Fresh off a credit crisis that sent the world’s banks scurrying for capital, lenders are in no mood to renegotiate loans on friendly terms for the most distressed borrowers.

Moody’s Investors Service is projecting that 292 of 2,700 rated non-financial corporate issuers, or 11% of all rated non-financial corporate issuers surveyed, will probably breach at least one financial covenant in their loan agreements this year. Of that total, 130 have a better than 50% probability of violating one or more covenants.

The majority of the companies, 230, are based in the US, compared with 34 in Europe, the Middle East and Africa and 28 in the Asia-Pacific region. In the Americas, however, more than 90% of issuers are held to one or more financial covenants, compared with just under 60% of issuers in Asia and EMEA.

“The lending climate is risk averse and that probably won’t change this year,” said Moody’s senior VP Glenn Eckert. The root causes driving potential breaches include weak consumer spending, soft housing demand, as well as scheduled covenant tightening.

“The process for weaker companies to reset covenants or get waivers is no longer simple or straightforward,” Eckert said.

The restaurant, packaging, construction, leisure, media and auto industries have the highest concentration of issuers facing potential loan-covenant violations, says the ratings agency. Among companies that face a moderate or high probability of a covenant violation, 41% point to deteriorating operating performance, 17% to weak housing demand, 5% to rising input costs and 3% to aggressive mergers and acquisitions.

In the recent past, the vast majority of companies could easily negotiate amendments and waivers, with little resistance from lenders. In the current environment requests can create a minefield for borrowers, including large increases in borrowing spreads, tightened security documentation and borrowing base requirements.

Most distressed borrowers can expect that covenant relief will come with cuts to credit facilities and shorter maturity dates, as has been the case with several homebuilders.

For the weakest borrowers, however, Moody’s believes that banks, suffering from lender fatigue, will begin to cut credit altogether, refusing additional covenant relief that is seen as forestalling inevitable business failure.

Moody’s expects covenant violations among the lowest-rated credits will certainly lead to costly restructurings and contribute to a spike in bankruptcy rates this year and next.

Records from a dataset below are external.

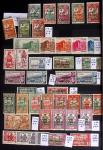 1860-1970 Ensemble de diverses colonies françaises
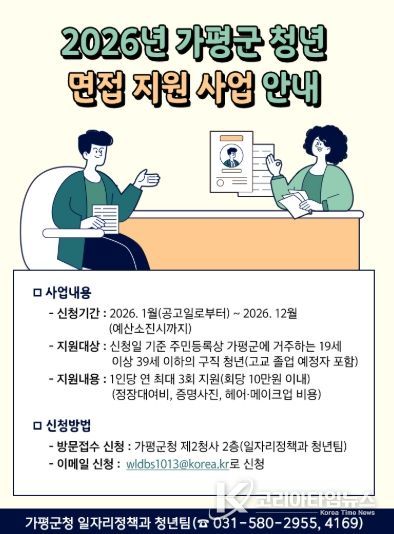 가평군, 청년취업 면접 비용 부담 덜어준다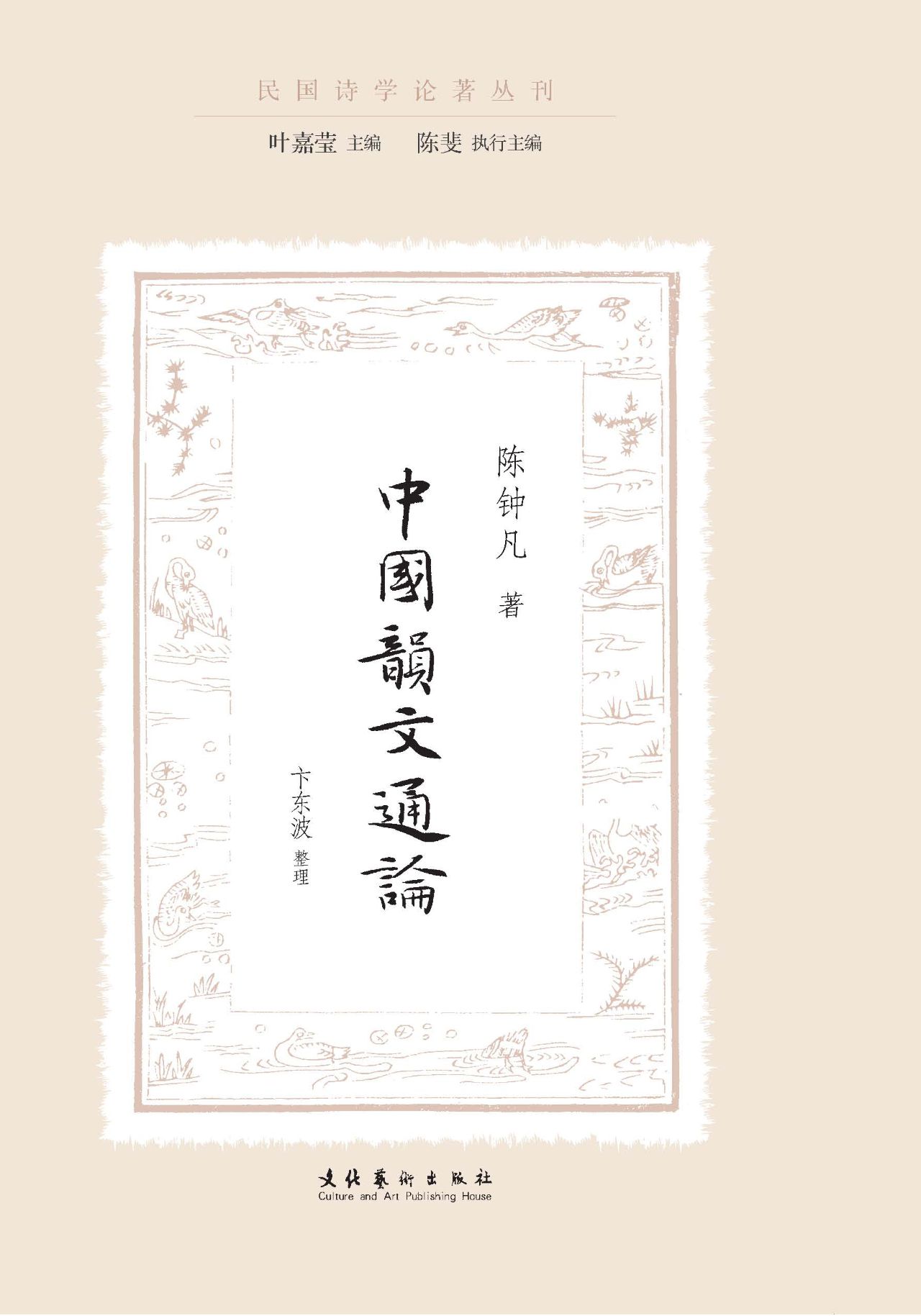 中国韵文通论（民国诗学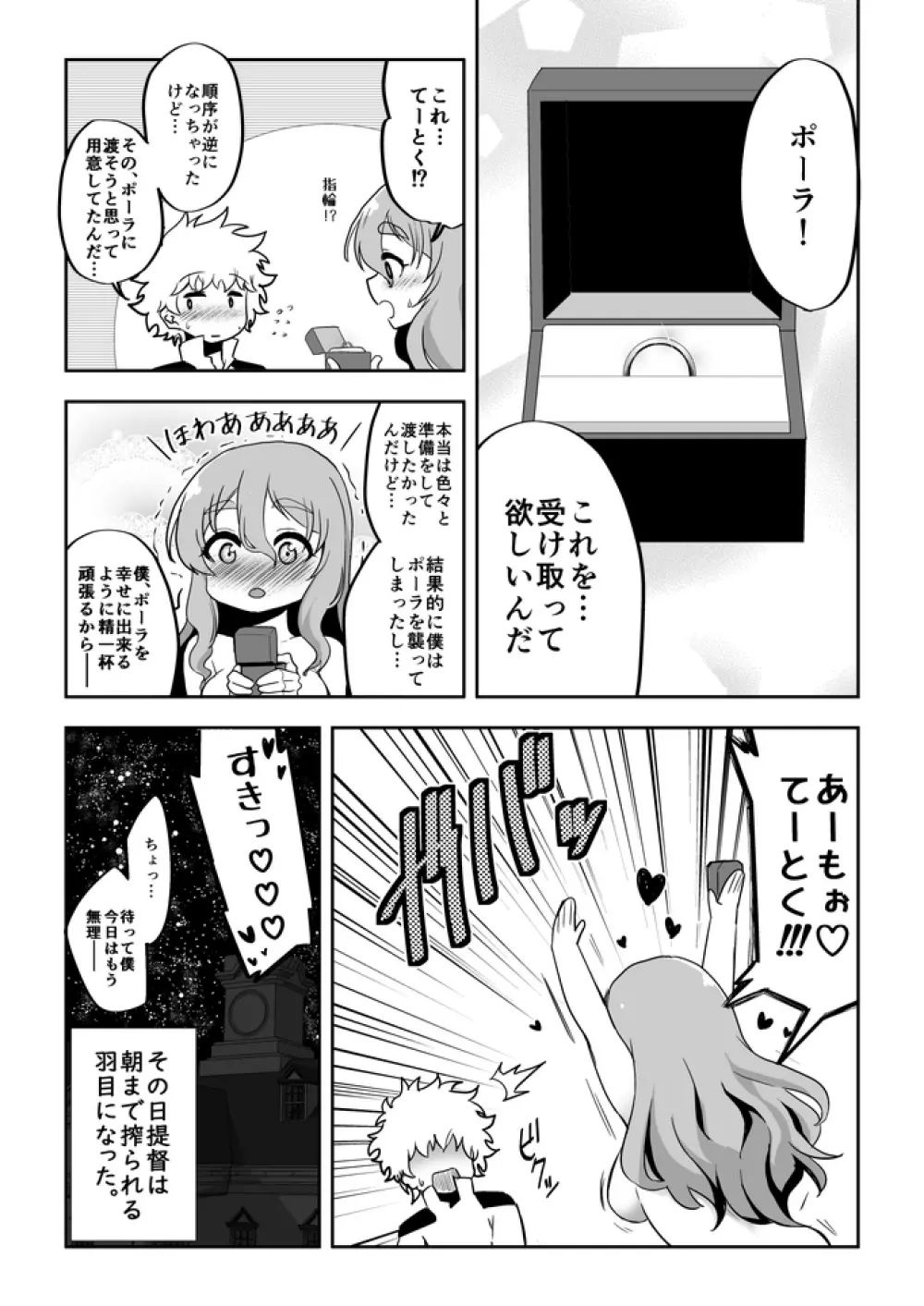 彼女が水着に着替えたら - page20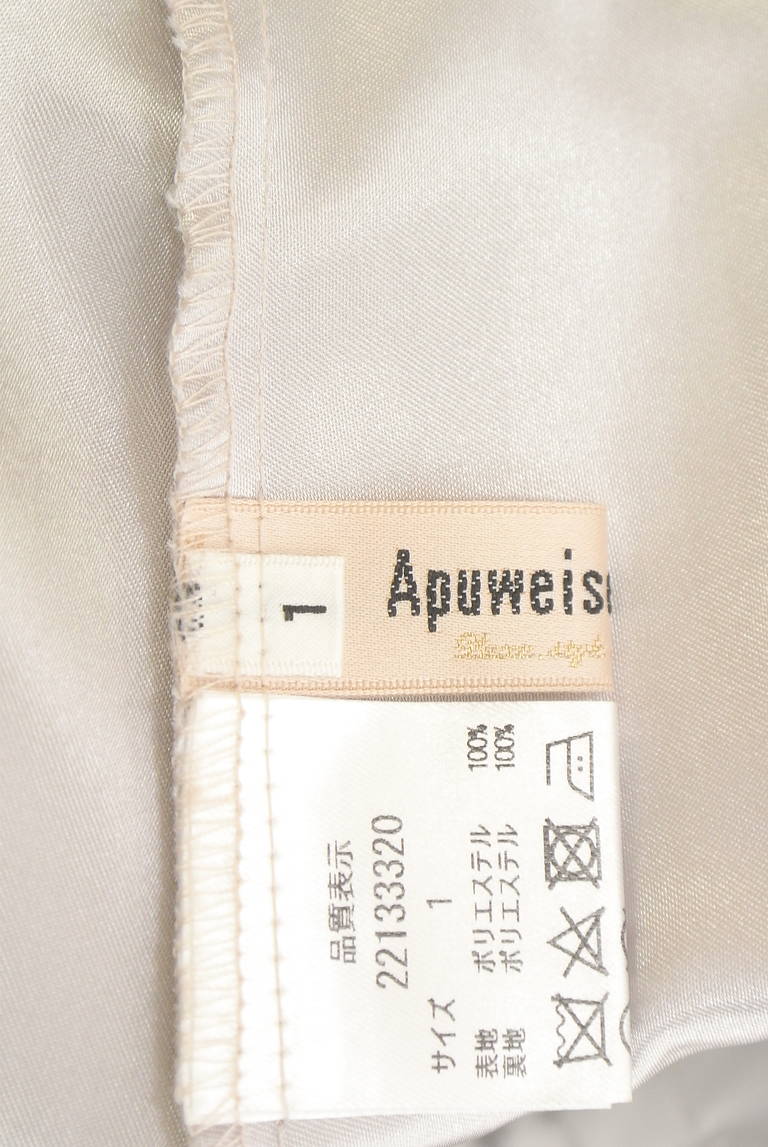 Apuweiser riche（アプワイザーリッシェ）の古着「商品番号：PR10340764」-大画像6
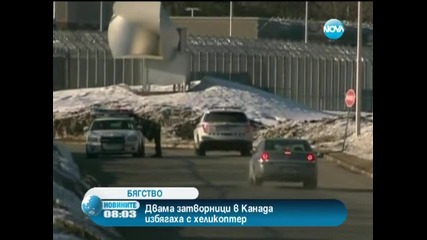 Двама затворници в Канада избягаха с хеликоптер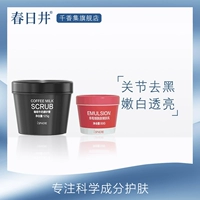 Tmall, массажный крем для лица, очищающий крем, сужает поры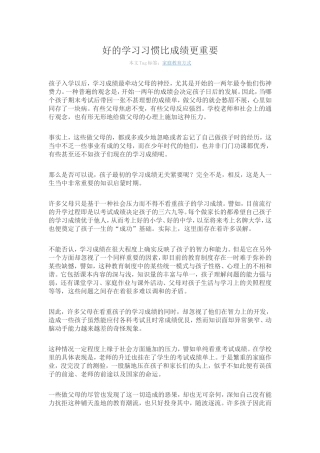 好的学习习惯比成绩更重要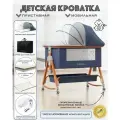 Приставная кроватка для новорожденного дива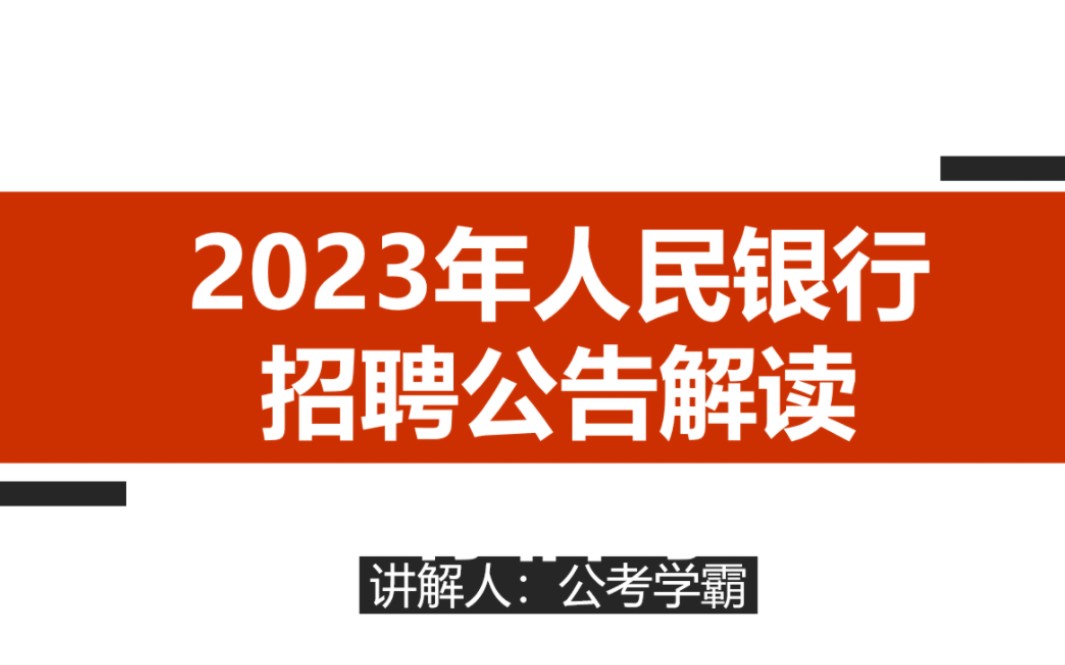 2023年中国人民银行招聘公告解读,央行考试公告出来了哔哩哔哩bilibili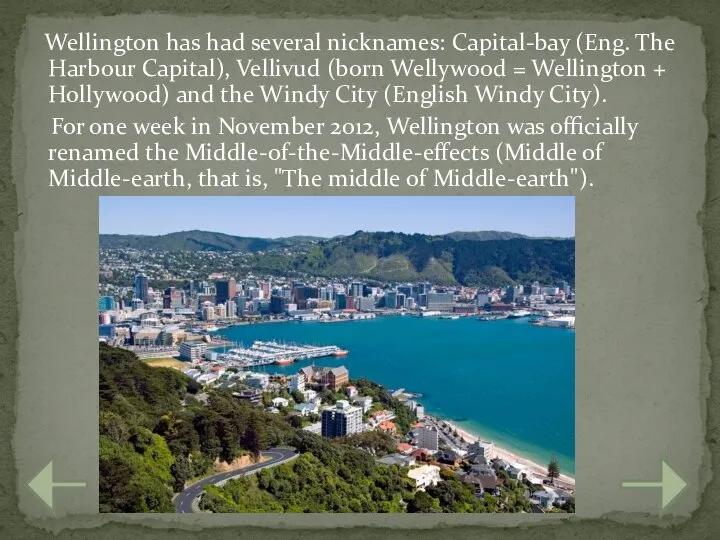 Wellington has had several nicknames: Capital-bay (Eng. The Harbour Capital), Vellivud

This year through to March 31, there have been 13 payment defaults or bankruptcies among rated companies. Of these, eight had executed at least one amendment or experienced at least one outright covenant violation before the default event and one company filed for bankruptcy protection before breaching covenants.

The forthcoming default cycle could be led by many of the recent leveraged buyouts. Companies that underwent leveraged buyouts, particularly those funded in 2006 and 2007, have lower liquidity scores than the general universe of companies Moody’s looked at and more than half carry the agency’s weakest liquidity ratings.

Private-equity investors have a controlling stake in more than 500 issuers, or about 18% of the rated issuers included in the survey.

The cash crunch at some troubled companies may be partially mitigated by the willingness of private equity owners to provide additional equity infusions or “equity cures” to protect their stakes. But many of the private deals of the past few years were financed with private equity shops putting little true value at risk, said Eckert.

While a sponsor may be willing to provide additional equity infusions, they are just as likely to walk away.